ES GEHT LOS: Die MotoGP startet in Assen
Bei ungewöhnlich sengender Hitze ging das einstündige MotoGP-Practice los. Für Alex Marquez (BK8 Gresini Racing MotoGP) gab es schon früh Drama: Der Vizemeister von 2025 stürzte in Kurve 5. Er war völlig unverletzt und stieg wieder auf sein Motorrad, bevor er auf die Strecke zurückkehrte. An der Spitze des Feldes knüpfte Ai Ogura (SuperFile Trackhouse MotoGP Team) an seine starke Form aus der Tschechischen Republik an und führte das Feld an, während der Meisterschaftsführende Bezzecchi Zweiter wurde.
Im weiteren Verlauf der Session gab es in der zweiten Hälfte weitere Verbesserungen. Fabio Quartararo (Monster Energy Yamaha MotoGP) hatte sich kurzzeitig in die so wichtige Top Ten vorgekämpft, während Diogo Moreira (Pro Honda LCR), Pedro Acosta und Enea Bastianini (Red Bull KTM Tech3) alle vor den letzten 15 Minuten vorläufige Plätze belegten. "The Beast" war allerdings nicht begeistert, als er in Kurve 12 auf Franco Morbidelli (Pertamina Enduro VR46 Racing Team) traf, der auf der Ideallinie zu langsam fuhr. Währenddessen lag Bezzecchi an der Spitze nun auf P1, als wir in die entscheidende Phase der Session kamen.
Zwischenfälle kurz vor Schluss: Aldeguer, Martin und Alex Márquez stürzen
Kurz darauf wurden in den Kurven 11 und 12 gelbe Flaggen geschwenkt, weil Fermin Aldeguer (BK8 Gresini Racing MotoGP) in derselben Kurve wie im letzten Jahr stürzte – obwohl der Untergrund diesmal weicher war, da er durch den Kies rutschte und ins medizinische Zentrum gebracht wurde. In den letzten zehn Minuten war noch alles offen, und es gab große Namen, die noch Rundenzeiten brauchten, darunter Francesco Bagnaia (Ducati Lenovo Team), der auf Platz 17 feststeckte.
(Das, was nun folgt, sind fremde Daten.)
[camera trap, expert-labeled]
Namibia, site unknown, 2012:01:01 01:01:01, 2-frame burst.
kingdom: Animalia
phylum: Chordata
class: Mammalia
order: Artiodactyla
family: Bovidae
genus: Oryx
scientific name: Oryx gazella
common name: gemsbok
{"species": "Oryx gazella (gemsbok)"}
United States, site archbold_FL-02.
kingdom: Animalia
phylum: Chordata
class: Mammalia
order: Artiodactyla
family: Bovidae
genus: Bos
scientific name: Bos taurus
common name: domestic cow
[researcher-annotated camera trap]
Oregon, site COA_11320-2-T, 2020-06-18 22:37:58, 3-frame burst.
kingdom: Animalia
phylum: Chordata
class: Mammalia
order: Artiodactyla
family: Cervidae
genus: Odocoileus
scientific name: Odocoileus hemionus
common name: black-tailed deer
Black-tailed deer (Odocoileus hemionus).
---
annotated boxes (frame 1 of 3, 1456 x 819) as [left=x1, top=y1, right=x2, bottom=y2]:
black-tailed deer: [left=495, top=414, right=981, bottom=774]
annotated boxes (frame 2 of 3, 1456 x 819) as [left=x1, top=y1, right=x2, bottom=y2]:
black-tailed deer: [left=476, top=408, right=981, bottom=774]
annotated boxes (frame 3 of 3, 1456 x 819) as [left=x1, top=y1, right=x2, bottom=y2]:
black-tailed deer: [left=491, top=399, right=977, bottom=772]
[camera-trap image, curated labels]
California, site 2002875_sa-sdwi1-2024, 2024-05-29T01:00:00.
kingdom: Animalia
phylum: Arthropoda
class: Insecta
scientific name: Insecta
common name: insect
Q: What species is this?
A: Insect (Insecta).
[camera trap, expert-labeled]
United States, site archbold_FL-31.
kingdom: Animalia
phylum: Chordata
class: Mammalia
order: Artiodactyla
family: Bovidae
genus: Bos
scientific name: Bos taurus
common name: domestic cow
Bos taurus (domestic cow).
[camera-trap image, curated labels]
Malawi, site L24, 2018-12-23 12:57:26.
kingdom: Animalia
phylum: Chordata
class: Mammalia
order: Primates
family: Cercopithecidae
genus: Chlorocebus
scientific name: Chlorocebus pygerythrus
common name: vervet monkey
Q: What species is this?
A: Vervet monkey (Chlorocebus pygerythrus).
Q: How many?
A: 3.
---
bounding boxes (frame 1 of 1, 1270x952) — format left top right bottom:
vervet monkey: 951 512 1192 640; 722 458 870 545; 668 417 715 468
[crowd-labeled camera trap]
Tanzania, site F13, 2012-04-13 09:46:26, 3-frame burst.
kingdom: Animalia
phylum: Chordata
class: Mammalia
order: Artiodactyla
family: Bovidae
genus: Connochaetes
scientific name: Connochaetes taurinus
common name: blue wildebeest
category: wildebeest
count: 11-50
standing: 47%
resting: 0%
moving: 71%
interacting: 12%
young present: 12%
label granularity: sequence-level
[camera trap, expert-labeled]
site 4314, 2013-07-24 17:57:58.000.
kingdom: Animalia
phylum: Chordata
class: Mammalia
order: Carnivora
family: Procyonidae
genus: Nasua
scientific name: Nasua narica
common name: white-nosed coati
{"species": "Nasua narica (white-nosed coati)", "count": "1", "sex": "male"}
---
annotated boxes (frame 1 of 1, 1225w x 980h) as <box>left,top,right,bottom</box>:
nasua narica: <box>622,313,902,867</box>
Allerdings blieb keine Zeit für Verbesserungen, da erneut gelbe Flaggen geschwenkt wurden – diesmal wegen eines heftigen Sturzes von Jorge Martin (Aprilia Racing) in Kurve 12. Ein Moment beim Einfahren in die Kurve, ein kleiner Schwanker brachte ihn aus dem Gleichgewicht und er verlor die Kontrolle über das Vorderrad; glücklicherweise konnte er unverletzt aufstehen. Dann folgte ein Highsider von Alex Márquez in Kurve 11 – sein zweiter Sturz an diesem Tag –, der drei Minuten vor Schluss zur roten Flagge führte. Der Fahrer mit der Nummer 73 kam unverletzt davon, aber sein Practice war damit beendet – er hat sich mit Platz 10 ebenfalls einen Platz in Q2 gesichert und glücklicherweise keine Knochenbrüche davongetragen. Er wird vor Beginn des FP2 morgen noch untersucht!
FINAL PUSH: Deine Top Ten am Freitag
Die Session wurde wieder aufgenommen, und nachdem sie zuvor außerhalb der Top Ten gelegen hatten, konnten sich sowohl Bagnaia als auch Bastianini auf Plätze in Q2 vorarbeiten. Niemand konnte Bezzecchi jedoch das Wasser reichen, da er beide Sessions am Freitag anführte und am Samstag der Fahrer ist, den es zu schlagen gilt. Raul Fernandez wurde Zweiter nach einer starken Runde, die er vor der roten Flagge gefahren war, während Acosta sich mit seiner letzten Runde der Session auf den dritten Platz verbesserte. Ogura kam als Vierter ins Ziel, vor einem stark aufholenden Bagnaia, während Marc Márquez (Ducati Lenovo Team) auf Platz 6 landete. Fabio Di Giannantonio (Pertamina Enduro VR46 Racing Team) sorgte als Siebter für drei Ducatis in Folge, vor Bastianini, Martin und Alex Márquez.
DIE FAHRER IN Q1
Morbidelli, der in das Q1 muss, verpasste den Einzug ins Q2 um nur 0,026 Sekunden, während zu den weiteren namhaften Fahrern weiter hinten Joan Mir (Honda HRC Castrol) – der im Practice der schnellste Honda-Fahrer war – auf Platz 12 und Moreira auf Platz 13 gehörten. Aldeguer ging nicht mehr auf die Strecke und kam nur auf Platz 14, während Quartararo als schnellster Yamaha-Fahrer einen Platz dahinter landete.